Blackwell reversed rules on provisional ballots in place in the spring primaries. These allowed voters to cast provisional ballots anywhere in their county, even if they were in the wrong precinct, reflecting the chief rationale for provisional ballots: to ensure that those who went to the wrong place by mistake could have their votes counted. The result of this decision -- why does this not surprise? -- was to disqualify disproportionately ballots cast in heavily Democratic Cuyahoga County.
Click here for the rest
From the Cobb/LaMarche web site:
Attorneys for Green Party presidential candidate David Cobb asked a federal court today to take jurisdiction of, and ultimately dissolve, a temporary restraining order issued by a Delaware County, Ohio judge attempting to prevent Cobb from seeking a recount of the presidential ballots cast in that county. Attorneys representing the Kerry-Edwards campaign filed papers in Delaware County, Ohio to intervene in legal proceedings in defense of Green Party presidential candidate David Cobb and Libertarian Michael Badnarik, who are seeking a recount of all votes cast for president in the Ohio 2004 general election.
Click to read more updates on the Cobb/LaMarche site, or to make a donation to help fund county observers for the recount.
Keith Olbermann writes about Blackwell's appearance on Countdown yesterday
As to the audit of the perception of conflict of interest in Blackwell’s other role as Honorary Co-Chair of the Bush-Cheney Ohio Campaign, he seemed less definitive. “We have a bi-partisan system in Ohio where the Hamilton County Chairman of the board of elections, Tim Burke, is also the Democrat chairman of the Democrat party in that county.” I’ll pause the quote here to note that said party does business as the Democratic Party and the Republicans’ obsession with that little ‘ic’ has always seemed peevish to me, even when it’s coming out of John McCain’s mouth.

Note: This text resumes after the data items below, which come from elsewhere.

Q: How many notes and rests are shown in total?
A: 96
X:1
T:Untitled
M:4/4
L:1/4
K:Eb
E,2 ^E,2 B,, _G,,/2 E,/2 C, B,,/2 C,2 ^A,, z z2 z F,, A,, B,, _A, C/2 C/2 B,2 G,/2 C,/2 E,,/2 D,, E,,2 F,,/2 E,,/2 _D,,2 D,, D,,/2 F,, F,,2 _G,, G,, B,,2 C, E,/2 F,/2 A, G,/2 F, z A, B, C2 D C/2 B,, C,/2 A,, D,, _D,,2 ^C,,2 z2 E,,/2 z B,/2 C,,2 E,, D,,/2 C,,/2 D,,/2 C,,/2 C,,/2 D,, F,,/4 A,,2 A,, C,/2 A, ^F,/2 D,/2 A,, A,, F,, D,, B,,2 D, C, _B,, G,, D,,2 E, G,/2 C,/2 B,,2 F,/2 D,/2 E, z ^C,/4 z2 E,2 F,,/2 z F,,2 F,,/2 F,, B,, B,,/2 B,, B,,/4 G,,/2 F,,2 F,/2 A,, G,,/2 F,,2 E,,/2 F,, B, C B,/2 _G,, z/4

Blackwell continued: “The same for Dayton. The Democrat Chairman is the Chairman of the Board of Elections in Montgomery County.”
This is interesting, and this is troubling (why should you be able to be both Chairman of the Montgomery County Democratic Party and Chairman of the Montgomery County Board of Elections?). But it also seemed to be self-evidently irrelevant - something akin to the political version of “They started it,” whether the ‘they’ are Republicans or Democrats.

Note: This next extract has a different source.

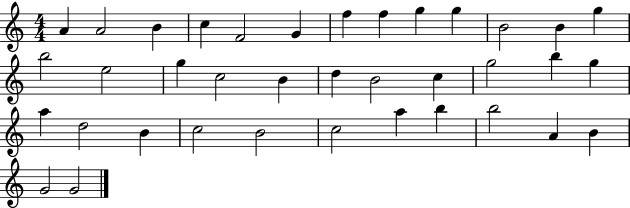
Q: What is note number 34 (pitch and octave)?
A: A4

I went for a straight yes-or-no on the latest ‘sources say’ story from the many and varied internets: did he, or did he not, meet with President Bush, in Ohio, on election day. “That’s just hogwash, absolutely zero, not true. And it’s the sort of mythology that grows out of, you know, a lot of people with a lot of time on their hands and the imaginations of Jonathan Swift.” While earning points for referencing the author of Gulliver’s Travels, Secretary Blackwell also threw a gauntlet down at the feet of the net’s Baker Streets Irregulars: there darn well better not be anybody willing to swear an oath they saw such a meeting take place.